A decisão dura e sem precedentes do Conselho de Ética do Comitê Olímpico do Brasil (COB) de suspender a Confederação Brasileira de Vôlei (CBV) em decorrência das ações envolvendo o oposto Wallace deve ser sentida no bolso da confederação, que pode perder cerca de R$ 36 milhões. O atleta foi suspenso por cinco anos como punição por postagem em que ele sugeriu um tiro na cara no presidente Luiz Inácio Lula da Silva (PT).
Num movimento inédito e que pegou de surpresa dirigentes do COB e da CBV, o despacho do CECOB, assinado pelos conselheiros Ney Bello Filho, Sami Arap, Humberto Aparecido Panzetti e Guilherme Faria da Silva, determina o corte de repasses do comitê destinados à confederação por seis meses.
A confederação fica suspensa por seis meses do movimento olímpico. Na prática, não pode desde terça-feira, 2, dia em que foi publicada a decisão do CECOB, ter qualquer tipo de apoio do COB, seja financeiro, logístico ou operacional - isto é, a punição se refere também à cessão de espaços físicos, material humano, auxílio tecnológico ou de know how.
A entidade que comanda o vôlei nacional perdeu os patrocínios públicos e também ficou impedida de receber verbas federais, repassadas pela lei Agnelo Piva e pela lei das Loterias. O CECOB recomendou que os recursos privados também sejam suspensos.
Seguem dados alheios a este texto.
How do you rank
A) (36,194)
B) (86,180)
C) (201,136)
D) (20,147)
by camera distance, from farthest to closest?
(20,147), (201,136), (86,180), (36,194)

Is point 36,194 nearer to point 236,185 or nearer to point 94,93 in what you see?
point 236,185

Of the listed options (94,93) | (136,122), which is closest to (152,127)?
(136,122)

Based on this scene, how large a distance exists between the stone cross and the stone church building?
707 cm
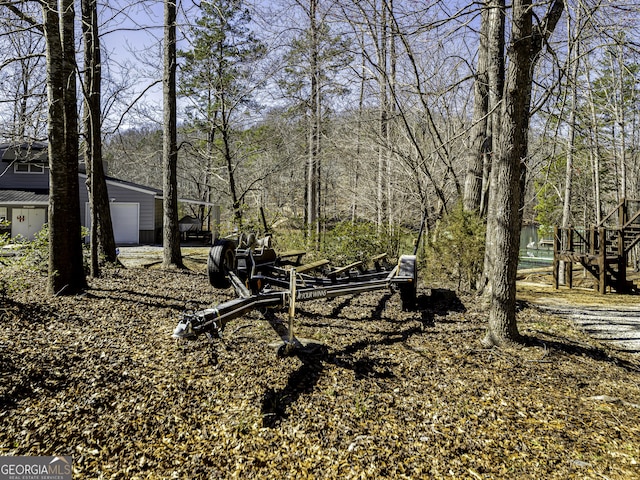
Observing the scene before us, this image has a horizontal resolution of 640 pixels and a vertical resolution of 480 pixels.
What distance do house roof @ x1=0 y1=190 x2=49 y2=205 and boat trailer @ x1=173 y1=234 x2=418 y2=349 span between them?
20188 millimetres

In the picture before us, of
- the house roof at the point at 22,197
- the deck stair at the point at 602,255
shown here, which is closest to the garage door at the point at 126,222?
the house roof at the point at 22,197

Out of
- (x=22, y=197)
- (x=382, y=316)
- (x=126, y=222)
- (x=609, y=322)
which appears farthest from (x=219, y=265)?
(x=22, y=197)

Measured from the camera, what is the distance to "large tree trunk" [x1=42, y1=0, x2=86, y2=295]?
654 cm

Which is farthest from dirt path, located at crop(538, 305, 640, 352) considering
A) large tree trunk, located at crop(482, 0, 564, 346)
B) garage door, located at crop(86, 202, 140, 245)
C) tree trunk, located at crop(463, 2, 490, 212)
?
garage door, located at crop(86, 202, 140, 245)

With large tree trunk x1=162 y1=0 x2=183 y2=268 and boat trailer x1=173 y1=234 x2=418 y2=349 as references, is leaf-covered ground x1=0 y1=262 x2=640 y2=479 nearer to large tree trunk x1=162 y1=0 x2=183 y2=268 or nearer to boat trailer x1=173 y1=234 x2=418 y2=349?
boat trailer x1=173 y1=234 x2=418 y2=349

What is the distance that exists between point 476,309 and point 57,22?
7976 mm

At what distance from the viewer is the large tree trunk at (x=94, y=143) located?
8.48 m

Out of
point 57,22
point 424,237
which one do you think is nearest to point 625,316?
point 424,237

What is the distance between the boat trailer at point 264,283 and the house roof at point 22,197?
20.2 metres

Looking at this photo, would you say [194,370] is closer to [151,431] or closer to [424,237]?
[151,431]

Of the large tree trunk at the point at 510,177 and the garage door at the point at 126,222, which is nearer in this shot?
the large tree trunk at the point at 510,177

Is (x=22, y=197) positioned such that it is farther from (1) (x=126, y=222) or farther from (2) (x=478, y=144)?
(2) (x=478, y=144)

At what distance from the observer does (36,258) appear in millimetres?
8344

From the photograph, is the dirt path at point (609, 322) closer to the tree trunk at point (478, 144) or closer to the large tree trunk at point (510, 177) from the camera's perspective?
the large tree trunk at point (510, 177)
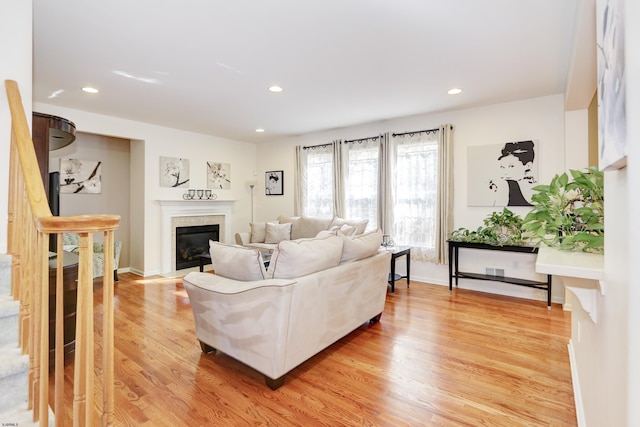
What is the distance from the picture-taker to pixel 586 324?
1.64m

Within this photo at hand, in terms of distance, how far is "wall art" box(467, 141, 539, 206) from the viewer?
4.08 meters

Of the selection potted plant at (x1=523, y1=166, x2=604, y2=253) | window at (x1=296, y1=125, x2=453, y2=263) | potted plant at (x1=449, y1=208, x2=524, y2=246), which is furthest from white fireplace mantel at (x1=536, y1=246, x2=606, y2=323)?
window at (x1=296, y1=125, x2=453, y2=263)

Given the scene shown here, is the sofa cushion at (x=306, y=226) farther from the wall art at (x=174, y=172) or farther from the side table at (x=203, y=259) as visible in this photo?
the wall art at (x=174, y=172)

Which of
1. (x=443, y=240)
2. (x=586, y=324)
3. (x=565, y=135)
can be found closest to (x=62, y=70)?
(x=586, y=324)

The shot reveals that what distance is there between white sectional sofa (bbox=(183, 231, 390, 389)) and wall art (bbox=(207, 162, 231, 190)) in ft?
13.3

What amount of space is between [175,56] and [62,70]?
1221mm

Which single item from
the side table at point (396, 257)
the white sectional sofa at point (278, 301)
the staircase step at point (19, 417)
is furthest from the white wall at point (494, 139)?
the staircase step at point (19, 417)

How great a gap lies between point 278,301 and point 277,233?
374 centimetres

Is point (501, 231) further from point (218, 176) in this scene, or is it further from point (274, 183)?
point (218, 176)

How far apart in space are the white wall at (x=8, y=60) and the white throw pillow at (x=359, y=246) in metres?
2.25

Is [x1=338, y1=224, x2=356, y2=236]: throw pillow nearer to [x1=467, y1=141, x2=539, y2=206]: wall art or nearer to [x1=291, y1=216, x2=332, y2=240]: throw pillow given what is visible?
[x1=291, y1=216, x2=332, y2=240]: throw pillow

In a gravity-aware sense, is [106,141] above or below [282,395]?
above

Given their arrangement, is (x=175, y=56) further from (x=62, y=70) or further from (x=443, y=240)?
(x=443, y=240)

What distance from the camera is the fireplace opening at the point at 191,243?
5.73 meters
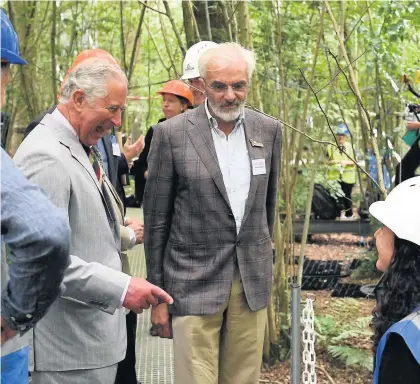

Por meio da Lei Agnelo Piva, o COB repassa verba das loterias a todas as confederações olímpicas do País. Levando em conta uma série de fatores, dentre eles desempenho em competições mundiais e Jogos Olímpicos e transparência na gestão, cada uma das entidades recebe um valor anual. Em 2023, a CBV tem direito a R$ 9,8 milhões. Como a suspensão é de seis meses, a confederação deve deixar de receber cerca de R$ 4,8 milhões.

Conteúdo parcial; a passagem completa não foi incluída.